Zusammenfassung der Entscheidung:
a) Wer will was von wem woraus? Ein Mitgliederwerber (Kläger) hatte für einen eingetragenen Verein (Beklagten) gegen Provision neue Mitglieder geworben und das Inkasso der Beiträge übernommen. Er erhob Klagen (vermutlich auf Vergütung oder ähnliche Ansprüche) und beanspruchte, dass die ordentlichen Gerichte (hier: das KG) für seinen Rechtsstreit zuständig seien. Der Verein bestritt dies und berief sich auf die ausschließliche Zuständigkeit der Arbeitsgerichte, da der Werber wirtschaftlich wie ein Arbeitnehmer in sein Organisationsgefüge eingebunden sei.
b) Was hat das Gericht entschieden? Das KG entschied, dass die Arbeitsgerichte zuständig sind, weil der Mitgliederwerber arbeitnehmerähnlich (§ 5 Abs. 1 Satz 2 ArbGG) ist.
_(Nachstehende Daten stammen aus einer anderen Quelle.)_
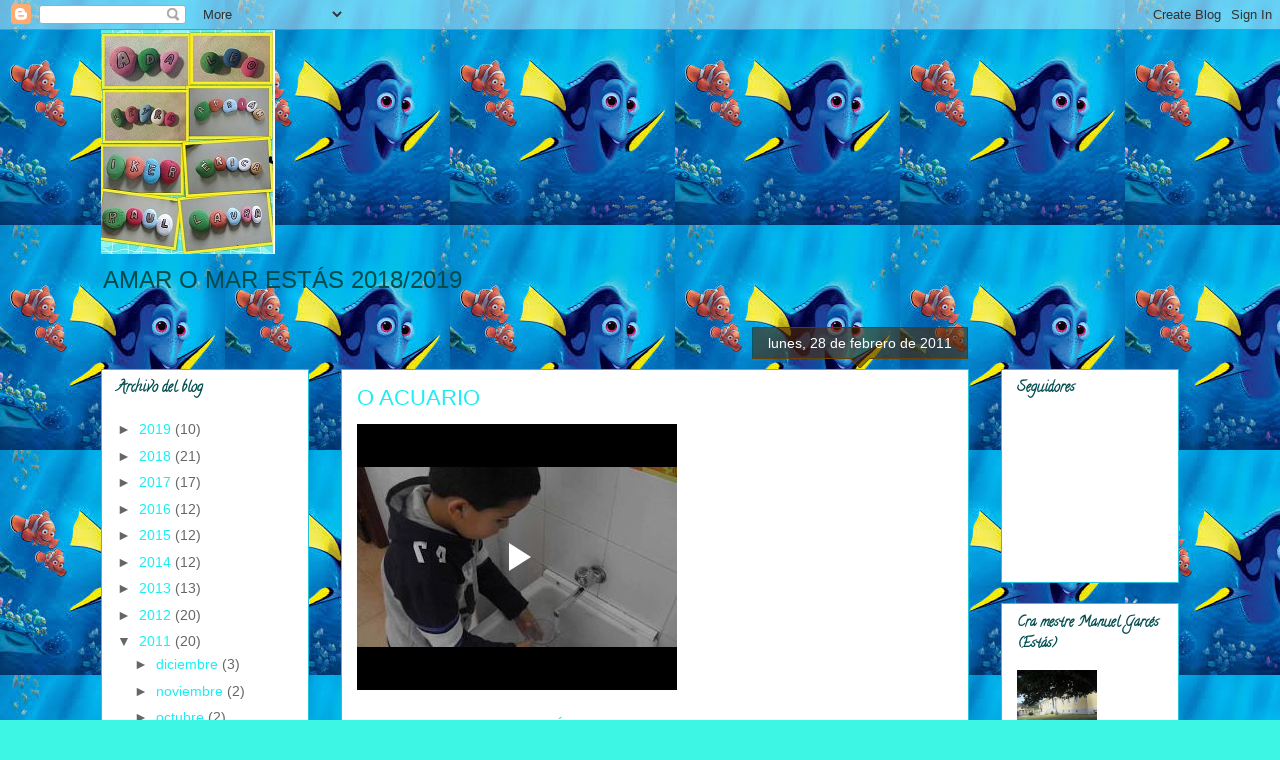

--- FILE ---
content_type: text/html; charset=UTF-8
request_url: https://www.blogger.com/video.g?token=AD6v5dyiO1lrbOhQ6wIuzjKQDbAqi7uvb5RV9AHiL0U9hPqSSjtCCSoVHiaXV9lY7shXIGi0PrGsPSMa9FW0sngJ8X4dNaaGvIZVlCQZynFpkBvY4sdXhhCMcm_slUgB4FazdMq9AImc
body_size: 408
content:
<!DOCTYPE HTML PUBLIC "-//W3C//DTD HTML 4.01//EN" "http://www.w3.org/TR/html4/strict.dtd"><html dir="ltr"><head><style type="text/css">
        body,
        .main,
        #videocontainer,
        .thumbnail-holder,
        .play-button {
          background: black;
          height: 100vh;
          margin: 0;
          overflow: hidden;
          position: absolute;
          width: 100%;
        }

        #videocontainer.type-BLOGGER_UPLOADED .thumbnail-holder {
          background-size: contain;
        }

        .thumbnail-holder {
          background-repeat: no-repeat;
          background-position: center;
          z-index: 10;
        }

        .play-button {
          background: url('https://www.gstatic.com/images/icons/material/system/1x/play_arrow_white_48dp.png') rgba(0,0,0,0.1) no-repeat center;
          cursor: pointer;
          display: block;
          z-index: 20;
        }
      </style>
<script type="text/javascript">
        var VIDEO_CONFIG = {"thumbnail":"https://i9.ytimg.com/vi_blogger/lc7T2qMiZIA/1.jpg?sqp=CIeIgcwGGPDEAfqGspsBBgjAAhC0AQ&rs=AMzJL3l1fO82pqLT4Leq3X8OhOxfqN29Qg","iframe_id":"BLOGGER-video-95ced3daa3226480-16574","allow_resize":false,"streams":[{"play_url":"https://rr4---sn-vgqsrn6y.googlevideo.com/videoplayback?expire=1770042503&ei=B0SAacm7GP-_1NgPz__E8A8&ip=18.119.157.136&id=95ced3daa3226480&itag=18&source=blogger&xpc=Egho7Zf3LnoBAQ%3D%3D&cps=343&met=1770013703,&mh=9v&mm=31&mn=sn-vgqsrn6y&ms=au&mv=u&mvi=4&pl=24&rms=au,au&susc=bl&eaua=J4u3jgVranU&mime=video/mp4&vprv=1&rqh=1&dur=123.181&lmt=1298915595351394&mt=1770011996&sparams=expire,ei,ip,id,itag,source,xpc,susc,eaua,mime,vprv,rqh,dur,lmt&sig=AJEij0EwRgIhAK2a_Iy-TCkfyWYUkdVO4AkXssBn9WVfytNy4v2gt_npAiEA8_ey4Rx25x2Q_9_P3auZ1a6_OWk_neP0Mo-Tucah-0M%3D&lsparams=cps,met,mh,mm,mn,ms,mv,mvi,pl,rms&lsig=APaTxxMwRQIhAOkJlzsT2R3dRJLWcgCbs6_2uI_rLjal3-rwaLkuiMbdAiB3QB2o0IFs1LKzacyh2m9Lw0ORP_BQxKRsI4NPHpxlGA%3D%3D","format_id":18}]}
      </script></head>
<body><div class="main"><div id="videocontainer" class="type-BLOGGER_UPLOADED"><div class="thumbnail-holder"></div>
<div class="play-button"></div></div></div>
<script type="text/javascript" src="https://www.blogger.com/static/v1/jsbin/3245339219-video_compiled.js"></script>
</body></html>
Trotz seiner persönlichen Selbständigkeit (keine festen Arbeitszeiten, freie Zeiteinteilung, keine Eingliederung in die "Gefolgschaft" des Vereins) stand er wirtschaftlich in einem arbeitsverhältnisähnlichen Abhängigkeitsverhältnis zum Verein.
c) Begründung des Gerichts:
Kein Handlungsagent nach § 84 HGB: Der Werber betreibe kein Handelsgewerbe, sondern erfülle einen Geschäftsbesorgungsvertrag (§ 675 BGB).
Arbeitnehmerähnlichkeit trotz Selbständigkeit: Das Gericht prüfte alle Umstände des Einzelfalls und sah folgende Indizien für die Arbeitnehmerähnlichkeit:
- Wirtschaftliche Abhängigkeit:
- Der Werber bezog sein einziges Einkommen aus den Provisionen des Vereins (im Schnitt nur 50 RM/Woche).
- Er musste alle Spesen selbst tragen und war auf die Annahme der geworbenen Mitglieder durch den Verein angewiesen (kein selbständiger Vertragsabschluss erlaubt).
- Kontroll- und Weisungsrechte des Vereins:
- Der Verein gab genaue Anweisungen für Abrechnung und Beitragsinkasso.
- Der Werber musste Prüfungen seiner Bücher/Kasse durch den Verein dulden und alle Unterlagen bei Vertragsende herausgeben.
- Soziale Schutzbedürftigkeit:
- Der Werber befand sich in schlechten wirtschaftlichen Verhältnissen und war existentiell auf den Verein angewiesen.
Zweck des § 5 ArbGG: Die Norm solle auch wirtschaftlich Abhängige erfassen, die zwar formal selbständig sind, aber kein eigenes unternehmerisches Risiko tragen (hier: Risiko der Mitgliederwerbung lag vollständig beim Werber, nicht beim Verein).
Amtswegige Prüfung der Zuständigkeit: Das Gericht muss von Amts wegen prüfen, ob die Arbeitsgerichte zuständig sind – selbst wenn keine Partei dies rügt.
Rechtsfolge: Da der Werber als arbeitnehmerähnliche Person einzustufen ist, sind ausschließlich die Arbeitsgerichte für seine Klagen zuständig. Die Klage vor dem KG war daher unzulässig.